# Gym - Benidorm area



## jpsnwuk (Sep 6, 2018)

Hello can anyone recommend an English friendly gym in and around Benidorm areas for a good monthly fee???:thumb:


----------



## Elyles (Aug 30, 2012)

jpsnwuk said:


> Hello can anyone recommend an English friendly gym in and around Benidorm areas for a good monthly fee???:thumb:




Come on, learning just the part of the language specific to the gym isn’t all that difficult. We can’t take our culture with us. That is why many of us are here


Sent from my iPad using Tapatalk


----------



## growurown (Sep 3, 2018)

Elyles said:


> Come on, learning just the part of the language specific to the gym isn’t all that difficult. We can’t take our culture with us. That is why many of us are here


What does "English Friendly" have to do with language? It could also mean friendly to English people...

You can try here - https://www.facebook.com/PowerBBGymBenidorm/ but it is mainly for hardcore lifting. 

Active Fitness - Gimnasio Benidorm | ActiveFitness - the last time I was there - has daily prices so you can try before buying.

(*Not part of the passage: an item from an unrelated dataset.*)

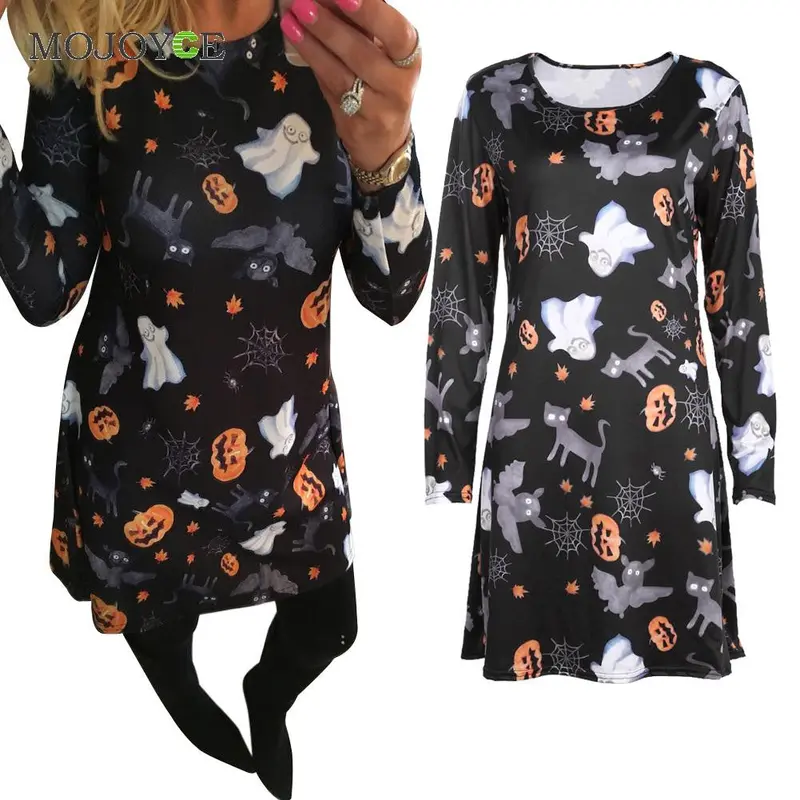 Fashion Women Ladies Halloween Prints Swing Skater Halloween Dress 2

This gym has good reviews - https://altafitgymclub.com/gimnasio-club-altafit-benidorm/


----------



## Elyles (Aug 30, 2012)

growurown said:


> What does "English Friendly" have to do with language? It could also mean friendly to English people...
> 
> 
> 
> ...




Come on man, there are many British Expats near Benidorm. If any gym is not ENGLISH as a culture friendly, they lose business. Here in my part of Spain English friendly means the language. There are few British Expats here and fewer Americans. Therefore, no harm intended. I just found the question pedantic. 

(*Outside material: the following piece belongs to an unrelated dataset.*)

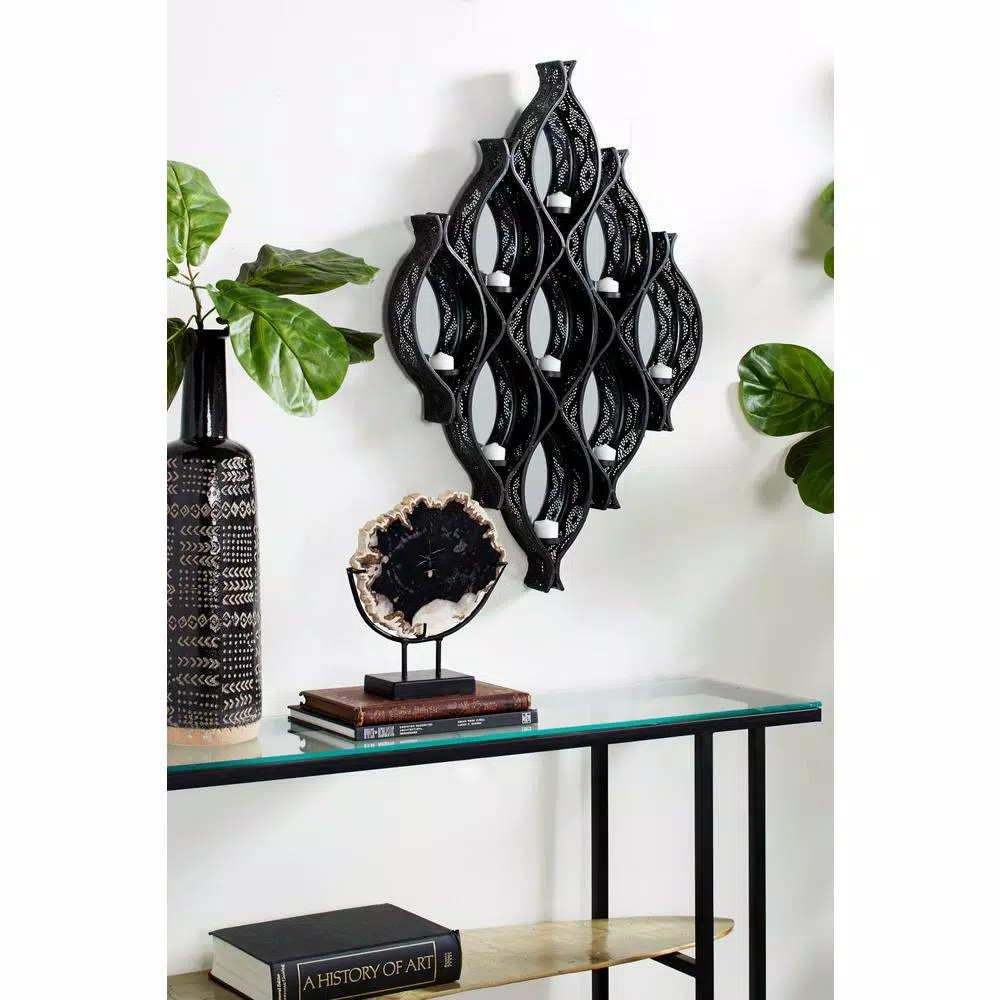 Wall Accents LITTON LANE Eclectic Large Black Diamond Mesh Metal Wall Sconce With Mirrors 7 Wall Accents LITTON LANE Eclectic Large Black Diamond Mesh Metal Wall Sconce With Mirrors - Image 5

Sent from my iPad using Tapatalk


----------



## jpsnwuk (Sep 6, 2018)

I have just completed a course of Spanish lessons, so am learning very quickly, I do not need your snide remarks


----------



## Elyles (Aug 30, 2012)

jpsnwuk said:


> I have just completed a course of Spanish lessons, so am learning very quickly, I do not need your snide remarks




Good for you, hopefully it will help. Where I live, English is a rarity. Brits and Americans are even more of a rarity so here an English friendly gym is about the language. Near Benidorm there are many English and for a business not to be friendly to English, well, they should shut their doors. To be anti-English in that area is somewhat racist in my mind. I’m glad you are learning Spanish, hopefully it will help. There is probably an Escuela de Adultos in your area offering free Spanish at different levels if you should decide to learn more. The basics will get you through bars and hotels but to live anywhere except an English speaking community, you will need more than a basic understanding. Of course, if you reside near a lot of other English, you will have plenty of support. 

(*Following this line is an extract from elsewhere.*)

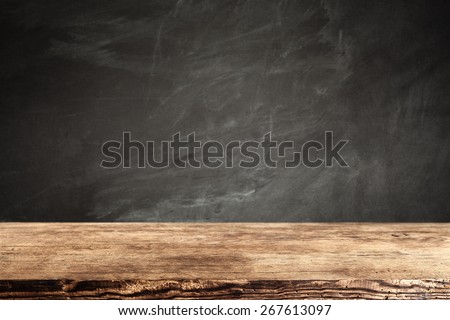 empty old desk of wood and blackboard place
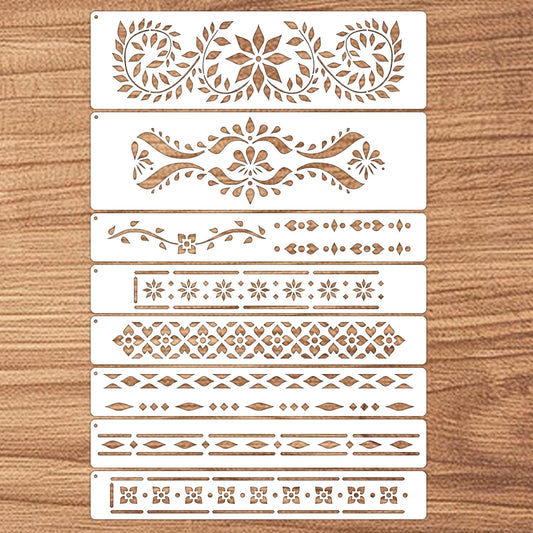 Border Stencils for Painting, Flower Lace Furniture Stencils for Crafts Reusable Wood Burning Drawing Art Paint Patterns for Wall Table Chair Cabinet Canvas Furniture Floor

And, in re to your need for a gym, I can appreciate it. I was a power lifter at one time, 30 years ago but don’t do free weights any more. 


Sent from my iPad using Tapatalk


----------



## tebo53 (Sep 18, 2014)

jpsnwuk said:


> Hello can anyone recommend an English friendly gym in and around Benidorm areas for a good monthly fee???:thumb:


Hi, hope this helps. There are gym facilities at the Dynastic that are open to non residents. A couple of expat friends go there regularly so you can assume friendly. I don't know what the subscriptions are or anything about the equipment. 

I'll leave you to check it out ☺

Steve


----------